Des milliers d'islamistes sont descendus dans la rue, vendredi dernier, dans plusieurs villes de Tunisie. Du jamais vu pour beaucoup de Tunisiens, à quelques jours à peine de l'élection de la nouvelle Assemblée constituante ! La raison de la colère de ces intégristes : la diffusion par la chaîne de télévision privée d'un film d'animation qui n'aurait pas été du goût des barbus et autres intolérants de tous poils. Dans la capitale, quelques excités ont même essayé d'incendier le domicile du propriétaire de la chaîne en question, qui a pourtant présenté ses excuses aux Tunisiens devant la réaction disproportionnée des «salafistes». Mais rien n'a apparemment suffi pour apaiser les esprits, surchauffés par des prêches incendiaires durant la prière du vendredi.
Alors, est-elle vraiment inattendue, cette sortie des islamistes tunisiens ? Il y a quelques semaines à peine, un cinéma où était projeté un film sur la laïcité a été attaqué et incendié dans la capitale tunisienne. Pour certains observateurs, c'était là un signe avant-coureur de la difficulté à gérer la donne islamiste qui attend la Tunisie au cours de cette période de construction démocratique jusqu'aux élections de la Constituante et des instances de la République. Et ce, d'autant que les islamistes, sévèrement réprimés par des décennies de dictature, ont pratiquement été contraints de «prendre le train en marche» après le déclenchement de la Révolution du jasmin et le départ précipité de Ben Ali pour l'Arabie Saoudite. L'émergence tardive du mouvement Ennahda sur la scène politique tunisienne, avec le retour de son chef de son exil anglais, explique sans doute cette démonstration de force des barbus et des niqab dans la rue et la volonté de peser plus sur le futur échiquier politique que les 25% que lui accordent actuellement les analystes en Tunisie et ailleurs. Certains d'entre eux n'ont pas manqué de souligner la singularité de la société tunisienne, profondément marquée par les efforts de laïcité de la période de Bourguiba qui a suivi l'indépendance du pays. Et de faire remarquer, y compris dans la société civile, que la Tunisie n'est pas l'Algérie d'après les évènements d'Octobre 1988. Pour beaucoup, le rapprochement était et est à faire plutôt avec la Turquie laïque, qui se permet aujourd'hui d'avoir des islamistes au pouvoir.
En tout état de cause, la proximité avec la Tunisie permet de tenter le parallélisme entre les événements de vendredi dernier et une certaine démonstration de force des intégristes algériens du début des années 1990, quand il s'agissait d'empêcher la tenue d'un concert à la salle Atlas, à Alger. En Tunisie aussi, la diffusion du film Persépolis, objet de la colère des barbus, a été l'occasion d'une ingérence de l'ambassade d'Iran qui serait intervenue auprès des autorités pour demander son interdiction.

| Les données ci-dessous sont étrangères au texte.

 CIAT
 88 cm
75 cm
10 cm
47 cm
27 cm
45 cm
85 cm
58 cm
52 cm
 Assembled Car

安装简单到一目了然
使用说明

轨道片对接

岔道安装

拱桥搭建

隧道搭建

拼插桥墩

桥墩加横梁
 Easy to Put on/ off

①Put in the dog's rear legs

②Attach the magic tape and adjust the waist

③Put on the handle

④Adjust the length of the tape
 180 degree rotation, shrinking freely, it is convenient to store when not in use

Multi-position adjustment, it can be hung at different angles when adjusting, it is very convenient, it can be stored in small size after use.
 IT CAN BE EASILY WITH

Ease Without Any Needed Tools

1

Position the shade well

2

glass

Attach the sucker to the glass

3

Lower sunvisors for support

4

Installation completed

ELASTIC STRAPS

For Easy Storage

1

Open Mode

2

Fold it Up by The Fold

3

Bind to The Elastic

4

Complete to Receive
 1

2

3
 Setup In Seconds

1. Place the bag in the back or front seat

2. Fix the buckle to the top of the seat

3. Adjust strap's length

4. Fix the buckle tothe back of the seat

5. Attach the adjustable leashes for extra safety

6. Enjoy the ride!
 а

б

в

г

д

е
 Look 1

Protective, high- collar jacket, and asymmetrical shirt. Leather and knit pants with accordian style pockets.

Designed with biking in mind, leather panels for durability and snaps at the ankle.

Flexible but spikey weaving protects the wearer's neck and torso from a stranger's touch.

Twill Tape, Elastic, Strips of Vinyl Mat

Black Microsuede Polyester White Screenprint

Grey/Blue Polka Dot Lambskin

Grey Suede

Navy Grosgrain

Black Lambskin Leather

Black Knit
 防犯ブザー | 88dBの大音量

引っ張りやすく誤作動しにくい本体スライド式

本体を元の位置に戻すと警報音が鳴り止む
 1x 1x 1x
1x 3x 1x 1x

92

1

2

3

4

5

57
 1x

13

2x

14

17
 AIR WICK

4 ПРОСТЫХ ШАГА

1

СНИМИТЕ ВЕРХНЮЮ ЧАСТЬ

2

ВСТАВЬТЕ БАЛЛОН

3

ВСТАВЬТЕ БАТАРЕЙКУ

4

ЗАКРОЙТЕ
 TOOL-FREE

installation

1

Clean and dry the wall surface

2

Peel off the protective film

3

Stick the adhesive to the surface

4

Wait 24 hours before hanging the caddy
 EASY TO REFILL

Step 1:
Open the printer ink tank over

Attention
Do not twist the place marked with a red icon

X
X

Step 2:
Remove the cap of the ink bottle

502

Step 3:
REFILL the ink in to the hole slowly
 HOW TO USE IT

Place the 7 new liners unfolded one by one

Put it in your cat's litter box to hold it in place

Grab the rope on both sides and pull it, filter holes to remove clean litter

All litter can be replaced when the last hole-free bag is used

Mais là n'est pas le plus inquiétant, outre la sous-estimation réelle du danger que représente la donne islamiste pour la démocratie. Par contre, l'arrestation de groupes armés et la saisie d'armes de guerre en provenance de Libye font craindre le pire à la veille des élections. En tout état de cause, on ne peut qu'être d'accord avec le propriétaire de la chaîne de télévision pour dire qu'avec ce qui s'est passé en Tunisie vendredi dernier, c'est la liberté d'expression qui a pris un coup. Sa préservation, comme celle de toutes les libertés individuelles et collectives, devrait être le souci permanent des nouvelles autorités tunisiennes.